1.  Differentiate between analog and digital methods of simulation. Explain the analog method of simulation with the help of suitable example.

Analog simulation and Digital simulation differs in the following ways:

• The goal of digital simulation is much simpler to achieve than analog simulation because the circuit is discrete in nature and has no circuit constraints to meet, such as Kirchhoff's Current Law (KCL).
• Digital simulation runs orders of magnitude faster than analog simulation because digital simulation deals with high-level behavior only, while in analog simulation the same elements have analog implementations.
• Digital simulation abstracts away important electrical characteristics that might be revealed by the analog simulation.

Analog Method of simulation

Analog computers are those computers that are unified with devices like adder and integral so as to simulate the continuous mathematical model of the system, which generates continuous outputs.

Analog method of system simulation is for use of analog computer and other analog devices in the simulation of continuous system. The analog computation is sometimes called differential analyser.
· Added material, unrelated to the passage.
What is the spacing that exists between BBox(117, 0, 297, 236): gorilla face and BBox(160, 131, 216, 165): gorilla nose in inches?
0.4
Electronics analog computers for simulation are based on the use of high gain dc amplifiers called operational amplifier (op amps). In such analog computer, voltages are equated to mathematical variables and the op amps can add and integrate the voltages. The proper configurations can handle addition of several input voltages each representing the input variables. The analog computer provides limited accuracy because op amps have many assumptions which can never be true in reality.
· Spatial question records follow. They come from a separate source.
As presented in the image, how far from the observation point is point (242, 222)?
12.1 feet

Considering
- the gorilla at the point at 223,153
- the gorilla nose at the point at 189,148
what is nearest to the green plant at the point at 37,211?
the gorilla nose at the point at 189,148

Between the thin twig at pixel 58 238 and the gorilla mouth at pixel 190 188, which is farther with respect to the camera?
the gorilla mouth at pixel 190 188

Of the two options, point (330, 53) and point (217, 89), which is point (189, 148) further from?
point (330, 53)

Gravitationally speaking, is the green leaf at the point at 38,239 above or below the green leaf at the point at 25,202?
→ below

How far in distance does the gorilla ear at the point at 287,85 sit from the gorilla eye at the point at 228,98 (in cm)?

The general method to apply analog computers for the simulation of continuous system models involves following components:

Example: Automobile Suspension Problem

The general method by which analog computers are applied can be demonstrated using second order differential equation.

    M x" + D x' + K x = K F(t)

Solving the equation for the highest order derivate gives,

    M x" = K F(t) – D x' - K x

        Fig: Automobile suspension problem

Suppose a variable representing the input F(t) is supplied, assume there exist variables representing -x and -x'. These three variables can be scaled and added to produce Mx". Integrating it with a scale factor 1/M produces X'. Changing sign produces -x', further integrating produces -x, a further sign inverter is included to produce +x as output.